> [Exercise]: In the data that follows, find the line containing "How far from the shooting"; then quote that line and every line after it, exactly, through the last one.

begin Data excerpts

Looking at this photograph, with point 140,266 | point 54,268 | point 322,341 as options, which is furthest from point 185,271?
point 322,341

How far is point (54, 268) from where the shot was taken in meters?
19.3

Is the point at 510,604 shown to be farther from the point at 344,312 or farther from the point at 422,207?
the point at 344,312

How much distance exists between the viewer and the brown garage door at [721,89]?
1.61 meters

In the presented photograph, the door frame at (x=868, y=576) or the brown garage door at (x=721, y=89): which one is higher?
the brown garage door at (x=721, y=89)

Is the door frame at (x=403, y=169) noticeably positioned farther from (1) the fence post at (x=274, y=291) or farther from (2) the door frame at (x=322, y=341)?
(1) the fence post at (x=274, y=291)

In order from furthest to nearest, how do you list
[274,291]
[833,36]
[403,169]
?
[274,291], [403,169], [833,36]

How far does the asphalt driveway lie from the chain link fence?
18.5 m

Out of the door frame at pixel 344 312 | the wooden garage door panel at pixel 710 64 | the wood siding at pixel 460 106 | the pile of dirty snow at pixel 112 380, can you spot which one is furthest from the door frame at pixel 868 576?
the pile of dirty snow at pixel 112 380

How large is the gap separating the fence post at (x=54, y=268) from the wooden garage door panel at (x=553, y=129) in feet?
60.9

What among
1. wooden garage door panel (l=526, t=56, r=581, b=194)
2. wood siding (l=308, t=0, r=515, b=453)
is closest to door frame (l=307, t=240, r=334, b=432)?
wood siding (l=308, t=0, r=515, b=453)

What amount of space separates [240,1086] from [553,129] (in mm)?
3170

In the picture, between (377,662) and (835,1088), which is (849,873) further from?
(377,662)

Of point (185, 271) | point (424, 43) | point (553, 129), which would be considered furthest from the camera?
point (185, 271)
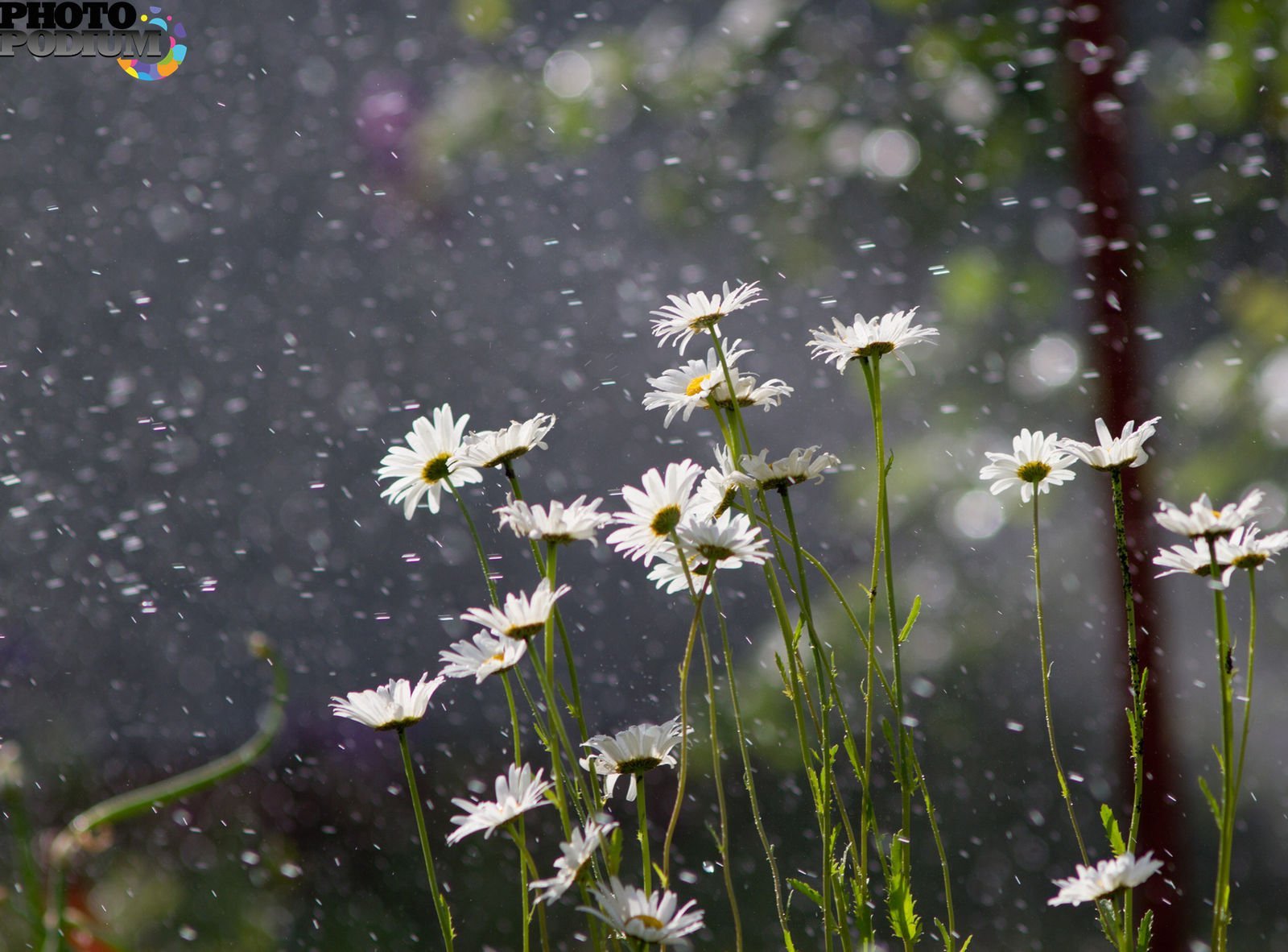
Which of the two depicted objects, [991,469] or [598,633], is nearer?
[991,469]

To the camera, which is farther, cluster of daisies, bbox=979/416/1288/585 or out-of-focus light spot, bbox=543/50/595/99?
out-of-focus light spot, bbox=543/50/595/99

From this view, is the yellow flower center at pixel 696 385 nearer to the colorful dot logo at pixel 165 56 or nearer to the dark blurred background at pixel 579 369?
the dark blurred background at pixel 579 369

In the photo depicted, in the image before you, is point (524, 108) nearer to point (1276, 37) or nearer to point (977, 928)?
point (1276, 37)

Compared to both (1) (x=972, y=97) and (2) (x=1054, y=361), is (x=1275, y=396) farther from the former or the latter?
(1) (x=972, y=97)

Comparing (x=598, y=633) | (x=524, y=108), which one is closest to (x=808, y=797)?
(x=598, y=633)

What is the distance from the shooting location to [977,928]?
54.7 inches

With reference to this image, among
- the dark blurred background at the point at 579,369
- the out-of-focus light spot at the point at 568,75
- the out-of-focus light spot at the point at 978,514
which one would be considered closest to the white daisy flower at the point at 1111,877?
the dark blurred background at the point at 579,369

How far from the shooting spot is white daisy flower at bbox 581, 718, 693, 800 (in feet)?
1.02

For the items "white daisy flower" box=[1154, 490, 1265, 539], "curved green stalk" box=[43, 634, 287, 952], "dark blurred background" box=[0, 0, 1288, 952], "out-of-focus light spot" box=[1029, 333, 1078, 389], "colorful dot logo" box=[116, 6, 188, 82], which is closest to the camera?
"curved green stalk" box=[43, 634, 287, 952]

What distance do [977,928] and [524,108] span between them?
1.35 metres

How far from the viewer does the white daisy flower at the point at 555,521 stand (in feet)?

end Data excerpts

> [Written answer]:
How far from the shooting spot is white daisy flower at bbox 581, 718, 693, 800 (in feet)?
1.02

For the items "white daisy flower" box=[1154, 490, 1265, 539], "curved green stalk" box=[43, 634, 287, 952], "dark blurred background" box=[0, 0, 1288, 952], "out-of-focus light spot" box=[1029, 333, 1078, 389], "colorful dot logo" box=[116, 6, 188, 82], which is closest to the camera?
"curved green stalk" box=[43, 634, 287, 952]

What distance do [977,928] and [524,108] span between them?
1.35 metres

How far from the viewer does the white daisy flower at the point at 555,521 stand (in feet)?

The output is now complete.